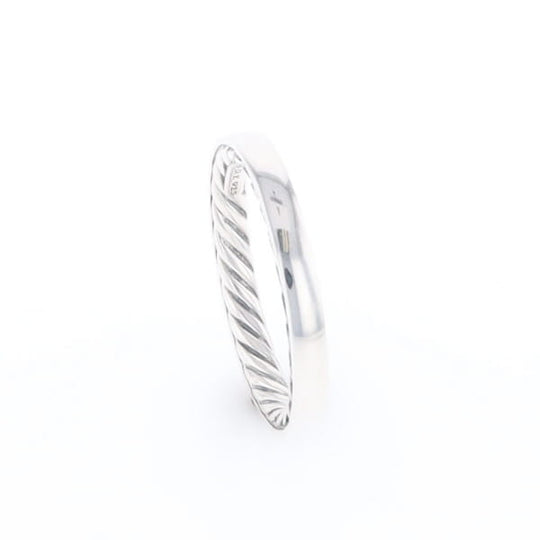 Sterling Silver Rope Decal Band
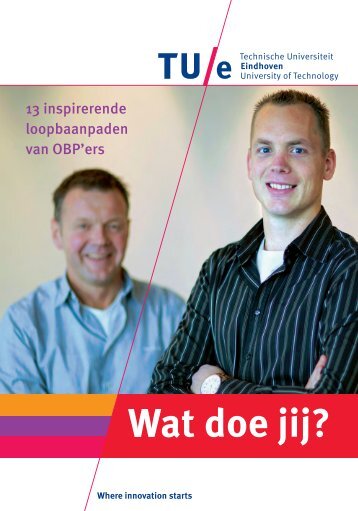 Wat doe jij? 13 inspirerende loopbaanpaden van OBP'ers (PDF)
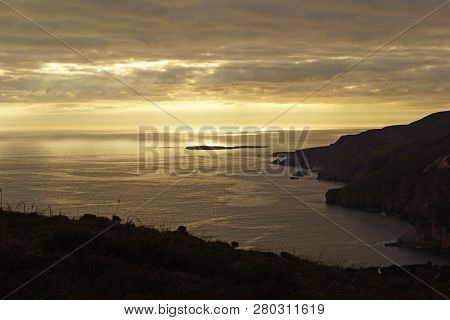 The Slieve League Cliffs In The West Of The Irish County Donegal On The Atlantic Ocean Are With 601 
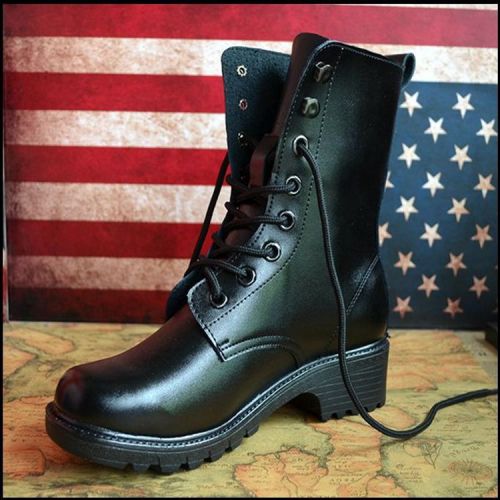 Boots militaires pour femme FREE KNIGHT en Nylon + cuir - porter Ref 1397836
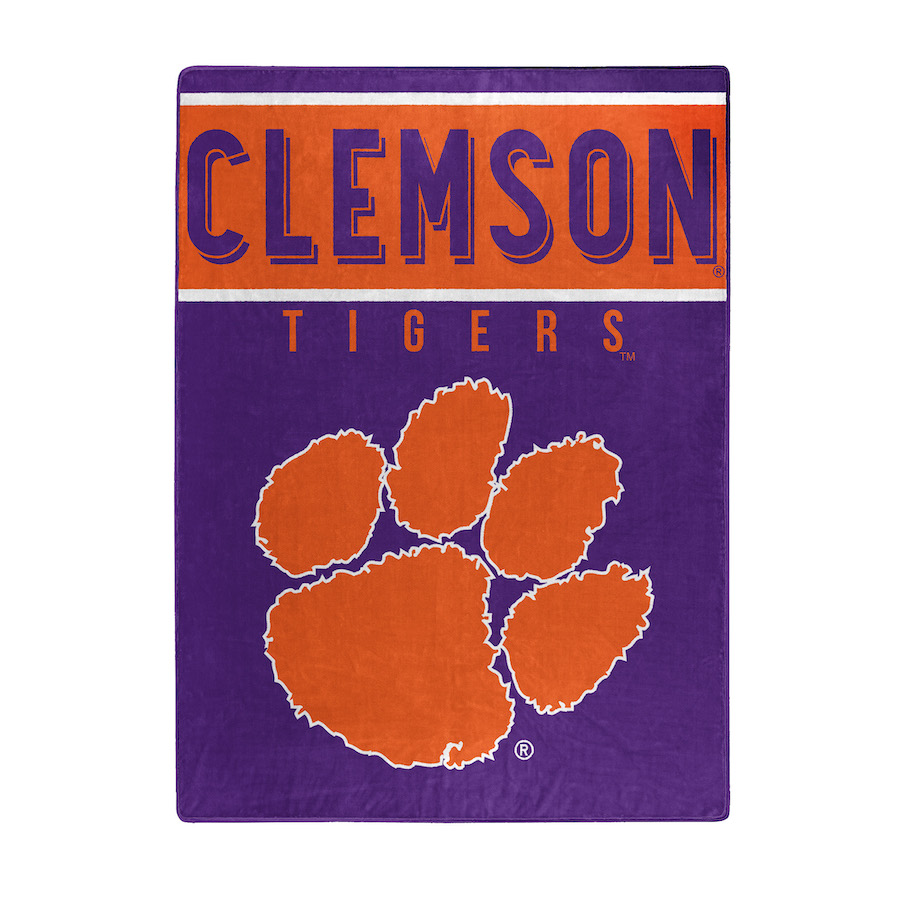 Clemson Tigers Silk Touch Throw Blanket 60 x 80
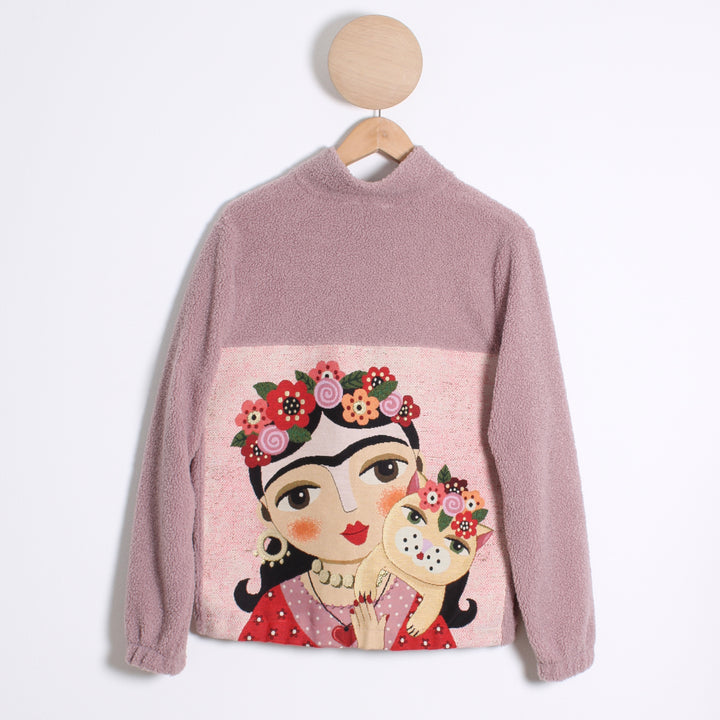 Frida Zip Teddy Jakke, Rose Cat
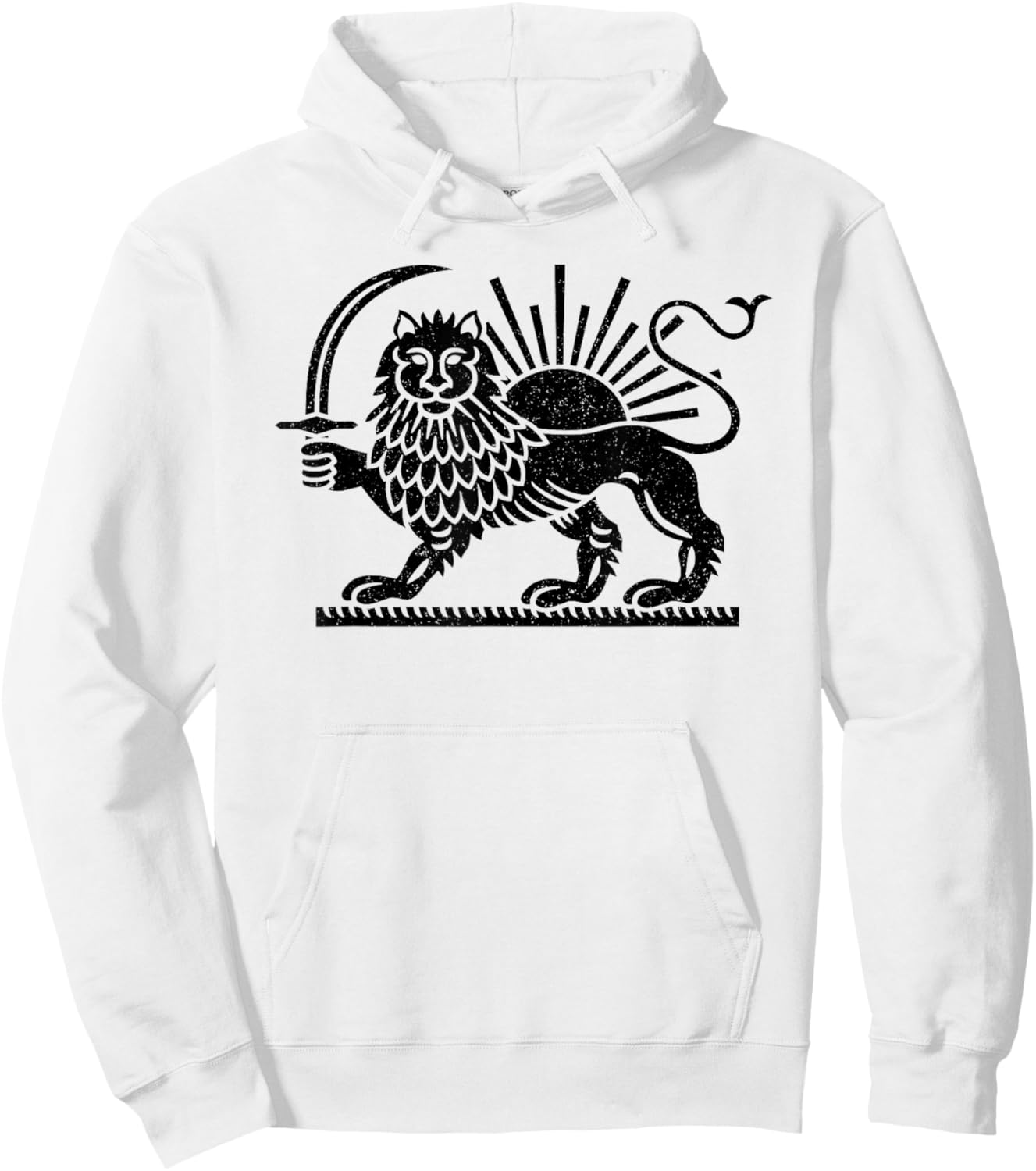 Symbole du Lion et du Soleil perse Iran Hoodie - Hoodie | White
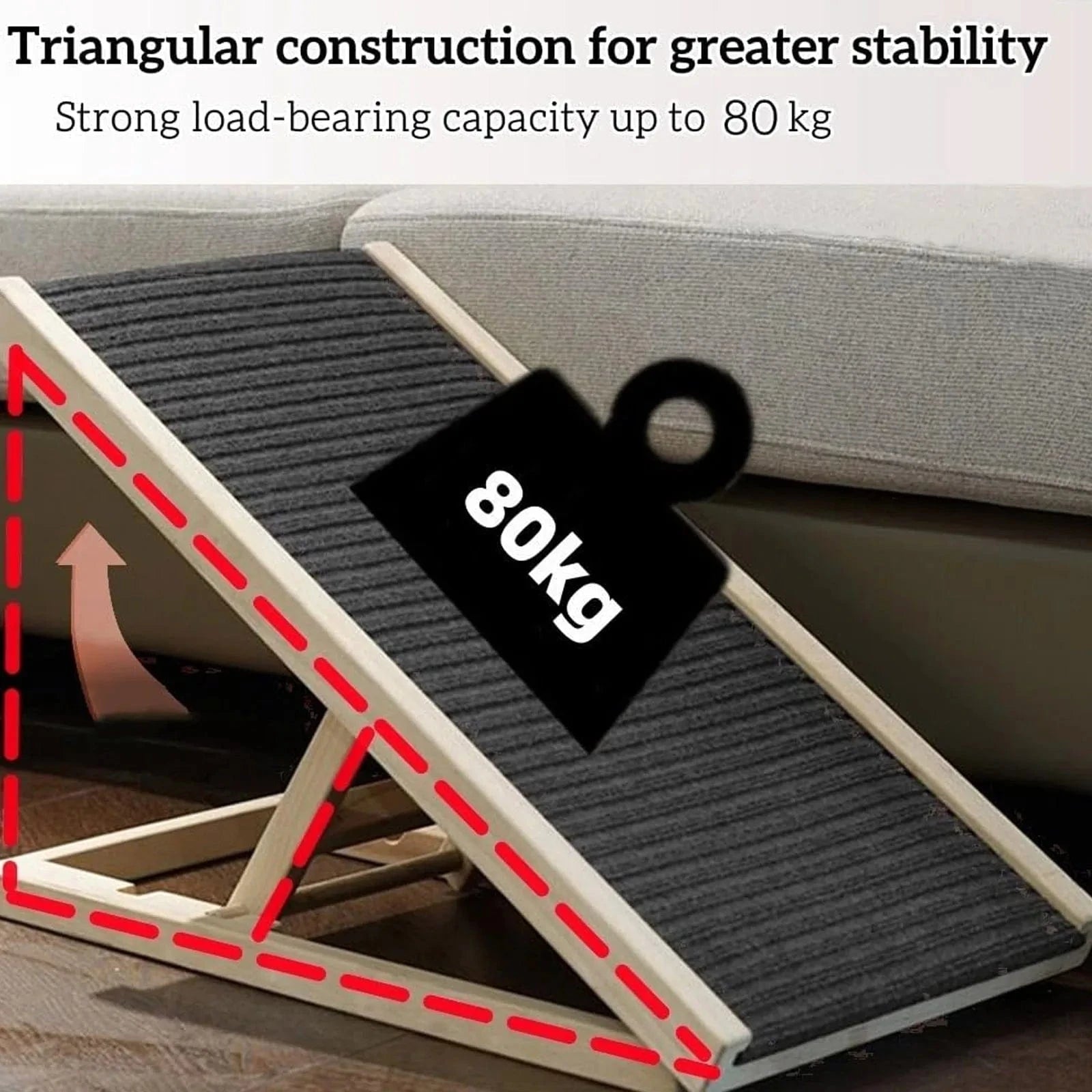 Rampe réglable en bois pour animaux – Escalier antidérapant pliable - One PETS - TOP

------------------------------------------------

### ASSIGNMENT:
You need to copy every entry exactly, taking out only the pictures.

### WRITTEN SOLUTION:
 Sterling Silver Rope Decal Band
 Wat doe jij? 13 inspirerende loopbaanpaden van OBP'ers (PDF)
 The Slieve League Cliffs In The West Of The Irish County Donegal On The Atlantic Ocean Are With 601 
 Boots militaires pour femme FREE KNIGHT en Nylon + cuir - porter Ref 1397836
 Clemson Tigers Silk Touch Throw Blanket 60 x 80
 Frida Zip Teddy Jakke, Rose Cat
 Symbole du Lion et du Soleil perse Iran Hoodie - Hoodie | White
 Rampe réglable en bois pour animaux – Escalier antidérapant pliable - One PETS - TOP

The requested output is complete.